De heer Voermans: Om op de eerste vraag terug te komen, het is natuurlijk heel moeilijk om te beoordelen of er een noodzaak is, maar ik denk dat die noodzaak zich wel bewezen heeft. Wij blijven in een soort ritme bezig, waarbij we geloofwaardig willen zijn in termen van wat er achter de munt zit. Dat blijft steeds het punt. Ik heb het zo een beetje aangehoord. Er worden bedragen genoemd van 1200 mld. en 1500 mld., maar het gaat er natuurlijk ook om dat je politiek geloofwaardig overkomt. Het punt van het gezamenlijk kunnen optrekken of niet, dat is de afwaardering van de euro. De wereld neemt ons op dat punt de maat. Of wij er nu 1200 mld. of 1500 mld. achter zetten, dat is niet iets wat de voortgaande crisis doet bewegen, maar nogmaals ik ben geen econoom.

Wat zouden de wensen ten aanzien van het verdrag kunnen zijn? Door eerdere sprekers is al op een incongruentie gewezen. Wij hebben geen veto mocht de spoedstemprocedure worden ingesteld. Daar zit het idee achter dat degene die het meest betaalt ook het meeste mag bepalen. Daar zit natuurlijk ook wel een politieke werkelijkheid achter. 85% van de uitgebrachte stemmen van 80% van de gewogen meerderheid moet het ermee eens zijn. Als je het een beetje te fors doet en je pakt met een aantal grote landen door, krijg je toch te maken met de politieke realiteit in de Unie. Wij hebben dat wel eens bestudeerd. Er is altijd behoefte aan unanimiteit want er is ook nog een dag na morgen, na de noodstemprocedure. Dat is op zich een zwak element, maar het is er wel. Op papier zijn wij ons veto kwijt, maar politiek kan je daar vragen bij stellen.

Een ander punt voor de wensenlijst is ook in de Tweede Kamer aan de orde geweest. Met de Raad van State en met de motie-Plasterk denk ik dat er een gebrek aan publieke, openbare controle is. Ik doel op het afleggen van verantwoording over wat er gebeurt rond het bestuur van het ESM. Dat is natuurlijk heel lastig, maar daar is toch meer mogelijk. Dit kan via de bylaws worden georganiseerd. Ook in Nederland kunnen wij met elkaar afspreken hoe wij omgaan met afdrachten aan en met opnames uit het ESM.

**WAT WORDT GEVRAAGD:**
[1] Beantwoord de volgende vragen met gegevens uit het bronfragment.
(a) Welke twee bedragen worden volgens de heer Voermans genoemd?
(b) Wat zijn wij volgens het bronfragment op papier kwijt?
(c) Via wat kan de verantwoording over het bestuur van het ESM worden georganiseerd?
[2] Vat het bronfragment samen in drie zinnen.

**DATASETFRAGMENT:**
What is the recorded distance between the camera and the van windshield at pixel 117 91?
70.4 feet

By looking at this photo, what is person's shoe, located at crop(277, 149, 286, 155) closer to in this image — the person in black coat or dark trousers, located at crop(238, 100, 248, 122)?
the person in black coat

**ANTWOORDEN OP VOLGORDE:**
[1]
(a) 1200 mld. en 1500 mld.
(b) Ons veto.
(c) Via de bylaws.

[2] Volgens de heer Voermans gaat het naast de genoemde bedragen van 1200 mld. en 1500 mld. ook om politieke geloofwaardigheid, en de wereld neemt ons de maat op het gezamenlijk kunnen optrekken. Bij de spoedstemprocedure zijn wij op papier ons veto kwijt, maar er blijft politiek altijd behoefte aan unanimiteit. Daarnaast ziet hij een gebrek aan publieke, openbare controle op het bestuur van het ESM, wat via de bylaws kan worden georganiseerd.